[Records of spatial reasoning questions]
((
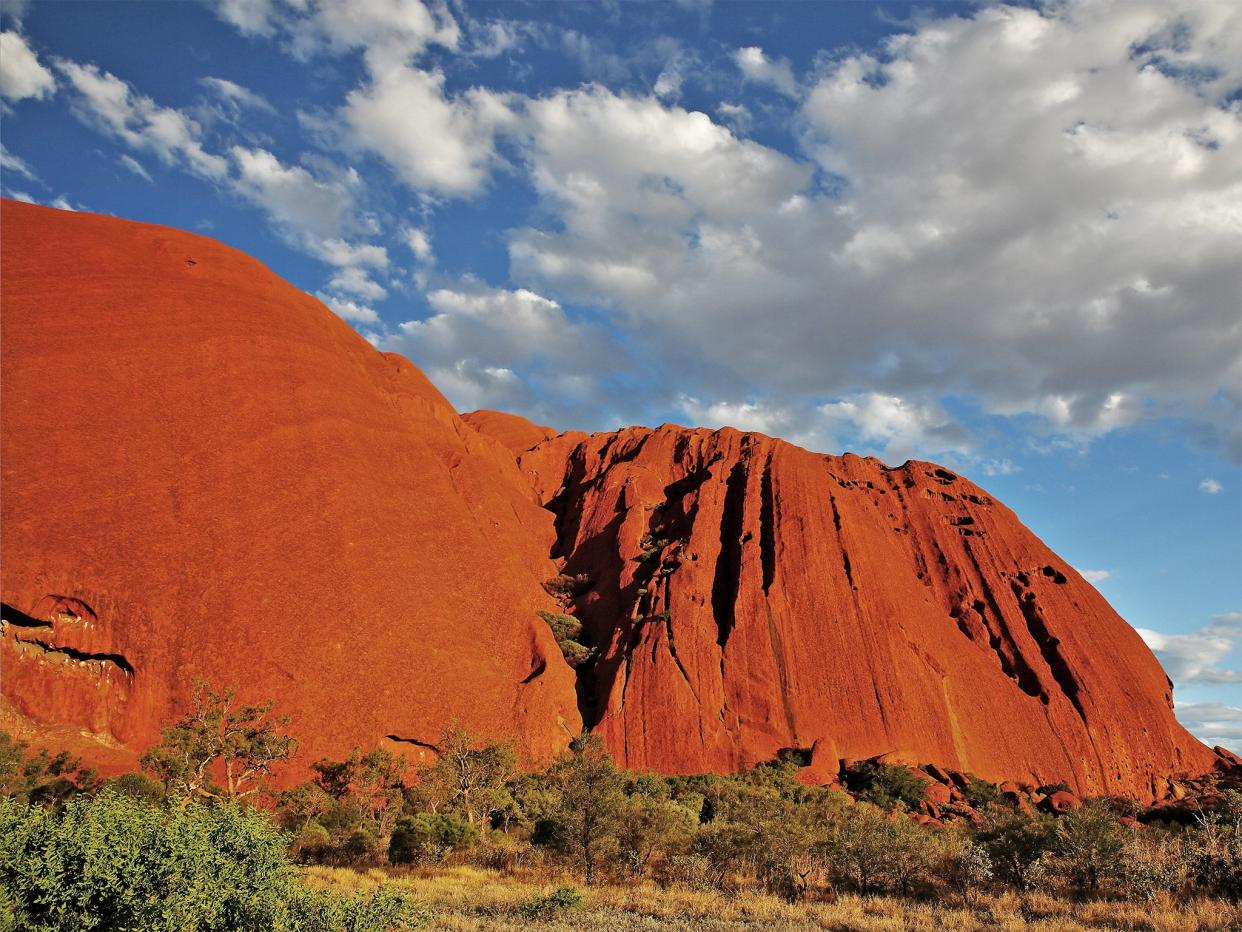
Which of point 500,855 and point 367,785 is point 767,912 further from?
point 367,785

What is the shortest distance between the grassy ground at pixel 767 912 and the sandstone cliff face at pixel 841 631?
26.6 metres

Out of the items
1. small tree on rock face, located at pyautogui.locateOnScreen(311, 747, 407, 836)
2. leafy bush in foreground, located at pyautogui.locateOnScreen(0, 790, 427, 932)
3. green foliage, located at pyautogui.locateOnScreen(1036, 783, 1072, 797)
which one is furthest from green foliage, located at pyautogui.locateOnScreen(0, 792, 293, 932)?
green foliage, located at pyautogui.locateOnScreen(1036, 783, 1072, 797)

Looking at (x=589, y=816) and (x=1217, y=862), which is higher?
(x=589, y=816)

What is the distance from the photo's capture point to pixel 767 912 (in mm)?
16625

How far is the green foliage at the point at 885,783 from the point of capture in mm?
40097

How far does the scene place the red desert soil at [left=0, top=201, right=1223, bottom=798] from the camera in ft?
111

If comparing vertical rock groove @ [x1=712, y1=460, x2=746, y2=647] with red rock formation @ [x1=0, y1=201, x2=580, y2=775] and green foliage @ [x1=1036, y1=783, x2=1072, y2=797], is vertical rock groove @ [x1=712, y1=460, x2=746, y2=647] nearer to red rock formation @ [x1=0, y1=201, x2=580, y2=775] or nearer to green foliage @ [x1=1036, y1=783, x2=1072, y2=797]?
red rock formation @ [x1=0, y1=201, x2=580, y2=775]

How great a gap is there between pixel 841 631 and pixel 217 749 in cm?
4169

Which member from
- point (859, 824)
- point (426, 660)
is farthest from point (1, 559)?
point (859, 824)

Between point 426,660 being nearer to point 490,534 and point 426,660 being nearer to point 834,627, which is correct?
point 490,534

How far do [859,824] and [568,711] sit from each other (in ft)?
76.6

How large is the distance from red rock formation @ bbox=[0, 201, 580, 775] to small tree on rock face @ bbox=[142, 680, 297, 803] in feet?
8.13

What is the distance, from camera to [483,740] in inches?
1480

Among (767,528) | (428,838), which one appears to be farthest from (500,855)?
(767,528)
))
[Exercise] The data above should be repeated exactly, minus any pictures.

[The output]
Which of point 500,855 and point 367,785 is point 767,912 further from?
point 367,785

What is the shortest distance between the grassy ground at pixel 767 912 and the sandstone cliff face at pixel 841 631?
26.6 metres

Out of the items
1. small tree on rock face, located at pyautogui.locateOnScreen(311, 747, 407, 836)
2. leafy bush in foreground, located at pyautogui.locateOnScreen(0, 790, 427, 932)
3. green foliage, located at pyautogui.locateOnScreen(1036, 783, 1072, 797)
which one is furthest from green foliage, located at pyautogui.locateOnScreen(0, 792, 293, 932)?
green foliage, located at pyautogui.locateOnScreen(1036, 783, 1072, 797)

Looking at (x=589, y=816) and (x=1217, y=862), which is higher?
(x=589, y=816)

What is the distance from the photo's capture point to pixel 767 912 (in mm)?
16625

How far is the green foliage at the point at 885,783 from the point of capture in mm?
40097

How far does the scene place the red desert soil at [left=0, top=201, right=1223, bottom=798] from the camera in ft?
111

If comparing vertical rock groove @ [x1=712, y1=460, x2=746, y2=647] with red rock formation @ [x1=0, y1=201, x2=580, y2=775] and green foliage @ [x1=1036, y1=783, x2=1072, y2=797], is vertical rock groove @ [x1=712, y1=460, x2=746, y2=647] nearer to red rock formation @ [x1=0, y1=201, x2=580, y2=775] or nearer to green foliage @ [x1=1036, y1=783, x2=1072, y2=797]?
red rock formation @ [x1=0, y1=201, x2=580, y2=775]

How great a gap is there between pixel 841 631 and pixel 217 749 in cm?
4169

Which member from
- point (859, 824)
- point (426, 660)
is farthest from point (1, 559)?
point (859, 824)

Between point 426,660 being nearer to point 490,534 and point 426,660 being nearer to point 834,627, which is correct?
point 490,534

How far do [859,824] and [568,711] sit from each other (in ft)?
76.6

How large is the distance from red rock formation @ bbox=[0, 201, 580, 775] to small tree on rock face @ bbox=[142, 680, 297, 803] in feet?
8.13

What is the distance, from camera to [483,740] in inches?
1480

Among (767,528) | (428,838), which one appears to be farthest from (500,855)?
(767,528)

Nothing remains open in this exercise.